That same week, deep learning startup Deep Instinct cut 10% of its salespeople, Crunchbase and CNBC reported the week of June 6. That’s despite growth of more than 200% in annual recurring revenue in 2021, a rate of expansion that continued into the first quarter of this year. Lane Bess, chairman of Deep Instinct, told CNBC at RSA Conference 2022 the company had to get more efficient with its sales operation.
"We took a look and said: Where are we being most effective in the enterprise?" Bess told CNBC. "Are we doing well in the low end of the market, where we have inside salespeople? No. Do we have channel partners that can get to that low end of the market? Yes."
At the start of June, Cybereason laid off 10% of its employees in response to deteriorating market conditions less than a year after raising $325 million. Like OneTrust, endpoint security vendor Cybereason has been backed by Japanese conglomerate SoftBank, which led Cybereason's financing rounds in 2015, 2017 and 2019.
◇ ◇ ◇ ◇ ◇ ◇ ◇
- Requests:
• A. Answer these questions from the excerpt about tech company layoffs, one answer per line, marked to match:
(i) What share of its salespeople did Deep Instinct cut?
(ii) Who is the chairman of Deep Instinct?
(iii) How much money had Cybereason raised less than a year before its layoffs?
• B. Which lines of the entries contain the word "farther"? Select and copy each of them, matching case exactly.
◇ ◇ ◇ ◇ ◇ ◇ ◇
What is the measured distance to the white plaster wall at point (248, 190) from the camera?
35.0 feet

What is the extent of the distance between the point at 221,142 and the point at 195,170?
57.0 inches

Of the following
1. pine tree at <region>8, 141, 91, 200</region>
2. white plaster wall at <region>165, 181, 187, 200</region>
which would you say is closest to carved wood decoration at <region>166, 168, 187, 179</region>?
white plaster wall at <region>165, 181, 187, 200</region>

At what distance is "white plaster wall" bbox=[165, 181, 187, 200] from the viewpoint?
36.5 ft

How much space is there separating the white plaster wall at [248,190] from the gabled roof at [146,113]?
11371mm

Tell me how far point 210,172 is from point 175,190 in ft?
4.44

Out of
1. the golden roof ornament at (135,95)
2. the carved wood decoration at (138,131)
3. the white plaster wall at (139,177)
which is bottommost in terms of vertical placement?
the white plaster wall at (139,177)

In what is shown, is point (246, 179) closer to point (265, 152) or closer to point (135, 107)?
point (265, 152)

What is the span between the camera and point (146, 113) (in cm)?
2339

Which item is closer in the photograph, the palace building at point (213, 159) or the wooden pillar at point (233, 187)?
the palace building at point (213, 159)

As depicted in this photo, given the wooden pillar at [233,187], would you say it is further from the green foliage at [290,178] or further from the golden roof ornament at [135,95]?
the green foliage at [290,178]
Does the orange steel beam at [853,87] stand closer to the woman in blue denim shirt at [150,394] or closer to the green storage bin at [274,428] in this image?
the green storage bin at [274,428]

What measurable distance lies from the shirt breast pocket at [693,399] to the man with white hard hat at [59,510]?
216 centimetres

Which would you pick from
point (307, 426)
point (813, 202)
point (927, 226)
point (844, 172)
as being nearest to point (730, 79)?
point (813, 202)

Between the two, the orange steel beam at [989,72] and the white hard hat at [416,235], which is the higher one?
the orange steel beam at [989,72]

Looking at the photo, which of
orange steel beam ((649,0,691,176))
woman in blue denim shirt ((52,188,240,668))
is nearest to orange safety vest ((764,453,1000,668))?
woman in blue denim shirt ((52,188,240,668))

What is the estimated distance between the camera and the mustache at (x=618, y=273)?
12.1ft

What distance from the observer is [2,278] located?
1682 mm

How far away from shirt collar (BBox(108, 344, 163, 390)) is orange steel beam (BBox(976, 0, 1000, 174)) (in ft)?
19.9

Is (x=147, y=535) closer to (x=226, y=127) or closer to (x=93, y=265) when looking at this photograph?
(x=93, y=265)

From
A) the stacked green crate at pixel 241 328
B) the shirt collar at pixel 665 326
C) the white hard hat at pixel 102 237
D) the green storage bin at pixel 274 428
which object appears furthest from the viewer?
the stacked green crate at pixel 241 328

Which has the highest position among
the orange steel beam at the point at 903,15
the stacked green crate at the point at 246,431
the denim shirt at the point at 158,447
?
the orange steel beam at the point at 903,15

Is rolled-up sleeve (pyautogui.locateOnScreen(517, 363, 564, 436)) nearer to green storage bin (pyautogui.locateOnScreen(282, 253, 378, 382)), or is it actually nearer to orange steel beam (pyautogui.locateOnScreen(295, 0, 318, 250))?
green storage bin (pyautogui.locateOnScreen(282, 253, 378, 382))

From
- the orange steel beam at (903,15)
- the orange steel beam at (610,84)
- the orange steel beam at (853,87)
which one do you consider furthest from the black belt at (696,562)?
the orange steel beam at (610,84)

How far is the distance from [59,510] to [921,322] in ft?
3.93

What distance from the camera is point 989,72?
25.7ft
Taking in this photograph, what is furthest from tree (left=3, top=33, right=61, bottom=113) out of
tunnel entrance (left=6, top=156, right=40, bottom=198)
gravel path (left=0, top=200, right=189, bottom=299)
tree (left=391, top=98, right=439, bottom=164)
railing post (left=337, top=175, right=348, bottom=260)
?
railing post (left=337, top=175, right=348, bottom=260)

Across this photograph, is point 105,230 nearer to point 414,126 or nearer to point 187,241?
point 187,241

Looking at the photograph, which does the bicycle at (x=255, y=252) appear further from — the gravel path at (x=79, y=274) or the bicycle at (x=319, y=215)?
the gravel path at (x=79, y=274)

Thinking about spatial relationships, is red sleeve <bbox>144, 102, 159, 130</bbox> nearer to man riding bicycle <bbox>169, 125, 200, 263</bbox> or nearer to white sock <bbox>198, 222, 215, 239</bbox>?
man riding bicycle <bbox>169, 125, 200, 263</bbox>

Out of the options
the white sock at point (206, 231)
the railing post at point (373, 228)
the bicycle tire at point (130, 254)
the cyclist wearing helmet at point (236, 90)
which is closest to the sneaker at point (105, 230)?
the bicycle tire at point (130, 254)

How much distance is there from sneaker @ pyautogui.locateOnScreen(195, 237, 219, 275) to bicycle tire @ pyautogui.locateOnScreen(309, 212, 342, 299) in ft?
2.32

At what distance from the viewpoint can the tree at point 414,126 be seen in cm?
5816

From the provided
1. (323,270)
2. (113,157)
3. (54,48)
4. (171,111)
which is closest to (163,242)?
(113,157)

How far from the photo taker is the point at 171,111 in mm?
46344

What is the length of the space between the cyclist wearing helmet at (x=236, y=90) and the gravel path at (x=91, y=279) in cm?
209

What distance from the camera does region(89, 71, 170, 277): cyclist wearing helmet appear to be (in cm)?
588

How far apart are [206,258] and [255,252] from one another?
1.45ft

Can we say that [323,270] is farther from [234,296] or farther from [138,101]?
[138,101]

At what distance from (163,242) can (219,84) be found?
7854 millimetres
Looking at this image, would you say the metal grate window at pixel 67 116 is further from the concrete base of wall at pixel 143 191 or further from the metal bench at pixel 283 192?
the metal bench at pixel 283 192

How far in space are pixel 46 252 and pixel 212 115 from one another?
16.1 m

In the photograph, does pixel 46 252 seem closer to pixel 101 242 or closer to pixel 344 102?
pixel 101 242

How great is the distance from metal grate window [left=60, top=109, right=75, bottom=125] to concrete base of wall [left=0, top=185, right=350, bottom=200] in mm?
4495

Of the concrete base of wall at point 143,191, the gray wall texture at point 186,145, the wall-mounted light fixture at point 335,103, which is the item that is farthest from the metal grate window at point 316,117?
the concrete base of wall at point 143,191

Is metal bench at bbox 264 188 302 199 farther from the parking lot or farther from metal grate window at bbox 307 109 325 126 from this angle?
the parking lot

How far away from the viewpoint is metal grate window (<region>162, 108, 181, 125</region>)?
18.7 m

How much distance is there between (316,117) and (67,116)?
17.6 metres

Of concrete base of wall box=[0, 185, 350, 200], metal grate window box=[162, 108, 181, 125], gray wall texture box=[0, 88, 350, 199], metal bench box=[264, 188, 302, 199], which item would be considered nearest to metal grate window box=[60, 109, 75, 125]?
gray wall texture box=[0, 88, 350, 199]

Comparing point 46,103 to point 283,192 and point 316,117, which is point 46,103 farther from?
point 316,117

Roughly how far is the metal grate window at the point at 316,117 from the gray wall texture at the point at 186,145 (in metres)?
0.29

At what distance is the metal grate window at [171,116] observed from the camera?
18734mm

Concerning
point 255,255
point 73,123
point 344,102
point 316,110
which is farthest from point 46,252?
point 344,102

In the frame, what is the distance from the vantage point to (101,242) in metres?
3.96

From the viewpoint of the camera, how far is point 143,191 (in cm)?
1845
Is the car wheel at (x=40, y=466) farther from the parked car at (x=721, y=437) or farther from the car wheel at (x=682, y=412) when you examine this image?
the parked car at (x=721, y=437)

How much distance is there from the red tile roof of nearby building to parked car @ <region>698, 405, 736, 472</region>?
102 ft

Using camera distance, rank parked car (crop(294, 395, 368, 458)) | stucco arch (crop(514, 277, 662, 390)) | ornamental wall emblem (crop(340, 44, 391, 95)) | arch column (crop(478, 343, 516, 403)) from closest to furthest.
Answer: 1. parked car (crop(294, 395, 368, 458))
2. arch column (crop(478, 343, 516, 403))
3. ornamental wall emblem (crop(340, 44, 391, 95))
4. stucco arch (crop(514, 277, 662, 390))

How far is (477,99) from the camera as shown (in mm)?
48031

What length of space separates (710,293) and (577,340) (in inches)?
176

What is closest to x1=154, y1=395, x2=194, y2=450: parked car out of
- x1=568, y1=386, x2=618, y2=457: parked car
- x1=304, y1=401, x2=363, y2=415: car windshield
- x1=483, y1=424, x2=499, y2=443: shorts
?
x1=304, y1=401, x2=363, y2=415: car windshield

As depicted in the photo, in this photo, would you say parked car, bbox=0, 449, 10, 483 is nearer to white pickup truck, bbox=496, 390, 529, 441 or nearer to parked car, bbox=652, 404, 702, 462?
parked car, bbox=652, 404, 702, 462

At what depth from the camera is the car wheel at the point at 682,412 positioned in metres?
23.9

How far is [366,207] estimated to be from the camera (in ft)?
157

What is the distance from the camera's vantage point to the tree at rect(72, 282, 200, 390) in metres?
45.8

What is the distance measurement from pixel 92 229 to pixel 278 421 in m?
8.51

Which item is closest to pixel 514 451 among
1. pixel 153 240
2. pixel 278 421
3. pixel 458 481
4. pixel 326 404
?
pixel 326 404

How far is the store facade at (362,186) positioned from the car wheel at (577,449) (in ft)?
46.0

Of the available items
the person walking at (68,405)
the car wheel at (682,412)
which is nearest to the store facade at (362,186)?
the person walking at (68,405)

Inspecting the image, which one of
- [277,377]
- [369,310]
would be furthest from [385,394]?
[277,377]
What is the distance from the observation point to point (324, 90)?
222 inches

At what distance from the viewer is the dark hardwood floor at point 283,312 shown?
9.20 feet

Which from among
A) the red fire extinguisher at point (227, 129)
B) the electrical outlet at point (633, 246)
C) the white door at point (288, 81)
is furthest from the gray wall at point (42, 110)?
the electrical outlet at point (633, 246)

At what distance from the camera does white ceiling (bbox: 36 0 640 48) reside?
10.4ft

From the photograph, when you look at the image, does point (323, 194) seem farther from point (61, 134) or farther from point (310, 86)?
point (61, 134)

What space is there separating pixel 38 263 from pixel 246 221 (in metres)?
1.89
◇ ◇ ◇ ◇ ◇ ◇ ◇
- Problem solutions:
• A.
(i) 10%
(ii) Lane Bess
(iii) $325 million

• B.
Can we say that [323,270] is farther from [234,296] or farther from [138,101]?
Is metal bench at bbox 264 188 302 199 farther from the parking lot or farther from metal grate window at bbox 307 109 325 126 from this angle?
Comparing point 46,103 to point 283,192 and point 316,117, which is point 46,103 farther from?
Is the car wheel at (x=40, y=466) farther from the parked car at (x=721, y=437) or farther from the car wheel at (x=682, y=412) when you examine this image?
From the photograph, when you look at the image, does point (323, 194) seem farther from point (61, 134) or farther from point (310, 86)?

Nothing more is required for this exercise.